● **HOW TO COMPLETE THIS TASK**
In the passage about ImmunityBio's licensing deal, change "surge" to "jump" and give the text again, starting at "The more significant" and ending at "were not disclosed.".

The more significant deal was announced early on Nov. 30 and prompted a 22% surge that day in ImmunityBio’s previously long-falling stock price.
The announcement said ImmunityBio has agreed to license a nanocell technology platform from Sydney-based biotech firm EnGeneIC Ltd. that can be used to kill cancerous tumor and infectious disease cells. Financial terms of the licensing deal were not disclosed.
Under this deal, ImmunityBio will be granted the exclusive license to EnGeneIC’s technology, which uses a micro-RNA platform to deliver a drug to kill cells with minimal toxic effects on surrounding tissue. The drug delivery platform can also be used to stimulate an immune system response against cancer or infectious disease cells.
EnGeneIC’s drug technology platform is now in Phase IIa clinical trials in patients with intractable cancers, including patients with metastatic pancreatic cancer, according to the announcement.
ImmunityBio’s technology also attempts to boost immune system responses to both cancers and infectious diseases such as Covid-19.

Items from a dataset
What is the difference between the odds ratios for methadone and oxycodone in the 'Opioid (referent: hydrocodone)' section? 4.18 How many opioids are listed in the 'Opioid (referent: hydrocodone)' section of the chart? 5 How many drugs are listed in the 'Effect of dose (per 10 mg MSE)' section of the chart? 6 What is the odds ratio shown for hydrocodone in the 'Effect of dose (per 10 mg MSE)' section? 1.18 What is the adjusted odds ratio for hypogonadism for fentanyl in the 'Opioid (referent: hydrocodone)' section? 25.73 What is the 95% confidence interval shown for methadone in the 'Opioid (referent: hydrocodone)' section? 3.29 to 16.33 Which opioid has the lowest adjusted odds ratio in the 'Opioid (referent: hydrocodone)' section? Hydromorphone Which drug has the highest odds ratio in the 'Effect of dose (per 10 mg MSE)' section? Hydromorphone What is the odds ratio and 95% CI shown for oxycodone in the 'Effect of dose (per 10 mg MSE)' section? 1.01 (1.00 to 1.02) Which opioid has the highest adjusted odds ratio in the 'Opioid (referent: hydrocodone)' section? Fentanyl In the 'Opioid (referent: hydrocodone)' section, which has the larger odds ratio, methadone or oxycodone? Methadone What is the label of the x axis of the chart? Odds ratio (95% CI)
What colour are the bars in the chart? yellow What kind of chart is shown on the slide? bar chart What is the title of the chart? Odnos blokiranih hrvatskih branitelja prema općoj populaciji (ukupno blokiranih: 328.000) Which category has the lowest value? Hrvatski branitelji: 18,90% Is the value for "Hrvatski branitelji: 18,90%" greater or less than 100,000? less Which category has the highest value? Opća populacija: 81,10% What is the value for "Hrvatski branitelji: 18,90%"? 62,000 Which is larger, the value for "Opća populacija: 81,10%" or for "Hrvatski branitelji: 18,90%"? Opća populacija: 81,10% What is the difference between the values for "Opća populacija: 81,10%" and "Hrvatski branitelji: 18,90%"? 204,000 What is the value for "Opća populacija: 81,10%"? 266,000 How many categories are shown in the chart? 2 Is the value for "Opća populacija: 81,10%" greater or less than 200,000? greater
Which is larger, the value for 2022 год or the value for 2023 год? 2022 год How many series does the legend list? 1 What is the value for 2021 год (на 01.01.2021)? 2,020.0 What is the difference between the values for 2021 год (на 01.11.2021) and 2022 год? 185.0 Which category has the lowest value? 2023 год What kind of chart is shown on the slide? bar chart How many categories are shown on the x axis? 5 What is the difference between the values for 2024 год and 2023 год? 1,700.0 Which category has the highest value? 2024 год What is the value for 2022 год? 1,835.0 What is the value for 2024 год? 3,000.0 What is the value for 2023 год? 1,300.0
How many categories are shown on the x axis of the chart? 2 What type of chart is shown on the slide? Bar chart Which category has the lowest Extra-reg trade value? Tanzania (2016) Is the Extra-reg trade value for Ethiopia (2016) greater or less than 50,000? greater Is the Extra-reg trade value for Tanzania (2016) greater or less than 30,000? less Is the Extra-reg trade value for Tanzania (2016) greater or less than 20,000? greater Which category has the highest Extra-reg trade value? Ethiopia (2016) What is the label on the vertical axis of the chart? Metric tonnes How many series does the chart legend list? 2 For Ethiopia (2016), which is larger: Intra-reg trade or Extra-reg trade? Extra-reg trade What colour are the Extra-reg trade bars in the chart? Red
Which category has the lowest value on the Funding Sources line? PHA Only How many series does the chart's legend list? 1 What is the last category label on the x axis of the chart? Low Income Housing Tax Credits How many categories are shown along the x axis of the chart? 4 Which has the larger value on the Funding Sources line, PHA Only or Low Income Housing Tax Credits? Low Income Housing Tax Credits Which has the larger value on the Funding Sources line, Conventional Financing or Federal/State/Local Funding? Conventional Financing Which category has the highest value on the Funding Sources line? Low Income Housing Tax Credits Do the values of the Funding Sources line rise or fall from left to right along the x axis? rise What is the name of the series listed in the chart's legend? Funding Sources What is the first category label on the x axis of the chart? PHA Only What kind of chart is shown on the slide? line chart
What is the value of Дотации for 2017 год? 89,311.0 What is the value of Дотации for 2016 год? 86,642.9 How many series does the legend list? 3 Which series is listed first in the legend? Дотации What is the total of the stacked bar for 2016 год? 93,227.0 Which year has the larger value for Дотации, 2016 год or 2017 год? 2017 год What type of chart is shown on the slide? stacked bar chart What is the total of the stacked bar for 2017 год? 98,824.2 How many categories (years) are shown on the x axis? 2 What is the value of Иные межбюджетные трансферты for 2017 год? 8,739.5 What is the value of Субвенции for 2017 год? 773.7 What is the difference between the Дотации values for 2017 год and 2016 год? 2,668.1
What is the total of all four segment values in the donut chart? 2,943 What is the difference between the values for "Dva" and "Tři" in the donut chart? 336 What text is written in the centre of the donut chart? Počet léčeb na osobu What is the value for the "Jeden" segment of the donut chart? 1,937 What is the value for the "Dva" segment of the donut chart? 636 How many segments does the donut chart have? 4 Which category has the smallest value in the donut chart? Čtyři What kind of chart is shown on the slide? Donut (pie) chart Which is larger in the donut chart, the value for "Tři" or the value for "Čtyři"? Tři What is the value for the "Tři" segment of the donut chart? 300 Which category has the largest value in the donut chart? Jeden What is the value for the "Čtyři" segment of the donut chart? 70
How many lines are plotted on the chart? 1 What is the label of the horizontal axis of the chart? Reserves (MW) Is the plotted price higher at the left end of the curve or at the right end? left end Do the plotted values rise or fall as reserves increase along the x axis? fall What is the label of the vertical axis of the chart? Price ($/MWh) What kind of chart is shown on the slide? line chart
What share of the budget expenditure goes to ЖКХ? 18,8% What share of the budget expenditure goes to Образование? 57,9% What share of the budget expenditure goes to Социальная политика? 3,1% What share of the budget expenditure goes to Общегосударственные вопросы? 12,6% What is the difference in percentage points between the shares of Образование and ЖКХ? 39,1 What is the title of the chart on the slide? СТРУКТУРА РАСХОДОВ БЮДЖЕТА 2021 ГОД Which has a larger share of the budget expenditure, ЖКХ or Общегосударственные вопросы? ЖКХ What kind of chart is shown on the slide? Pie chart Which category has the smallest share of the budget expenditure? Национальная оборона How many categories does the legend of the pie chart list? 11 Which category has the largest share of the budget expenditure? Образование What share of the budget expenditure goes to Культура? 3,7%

● **RESULT FOR THIS TASK**
The more significant deal was announced early on Nov. 30 and prompted a 22% jump that day in ImmunityBio’s previously long-falling stock price.
The announcement said ImmunityBio has agreed to license a nanocell technology platform from Sydney-based biotech firm EnGeneIC Ltd. that can be used to kill cancerous tumor and infectious disease cells. Financial terms of the licensing deal were not disclosed.